Dataset extract below:

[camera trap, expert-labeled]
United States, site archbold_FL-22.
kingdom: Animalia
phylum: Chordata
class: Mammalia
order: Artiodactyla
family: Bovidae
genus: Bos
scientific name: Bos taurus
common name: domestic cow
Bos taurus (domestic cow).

End of Dataset extract.
Dataset extract below:

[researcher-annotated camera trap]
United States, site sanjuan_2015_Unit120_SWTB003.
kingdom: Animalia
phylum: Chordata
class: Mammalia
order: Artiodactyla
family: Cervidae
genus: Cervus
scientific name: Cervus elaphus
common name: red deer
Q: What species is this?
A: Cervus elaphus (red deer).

End of Dataset extract.
Dataset extract below:

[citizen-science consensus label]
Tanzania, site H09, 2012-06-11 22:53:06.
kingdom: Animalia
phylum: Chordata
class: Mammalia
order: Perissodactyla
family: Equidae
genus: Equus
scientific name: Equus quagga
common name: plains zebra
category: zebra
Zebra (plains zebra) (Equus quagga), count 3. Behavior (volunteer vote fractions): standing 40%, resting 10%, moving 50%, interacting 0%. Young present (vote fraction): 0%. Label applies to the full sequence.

End of Dataset extract.

#### Problem statement
Set down, exactly as they appear above, all lines from the one that has "[researcher-annotated camera trap]" down to the one that has "A: Cervus elaphus (red deer).", including those two and no others.

#### Completed exercise
[researcher-annotated camera trap]
United States, site sanjuan_2015_Unit120_SWTB003.
kingdom: Animalia
phylum: Chordata
class: Mammalia
order: Artiodactyla
family: Cervidae
genus: Cervus
scientific name: Cervus elaphus
common name: red deer
Q: What species is this?
A: Cervus elaphus (red deer).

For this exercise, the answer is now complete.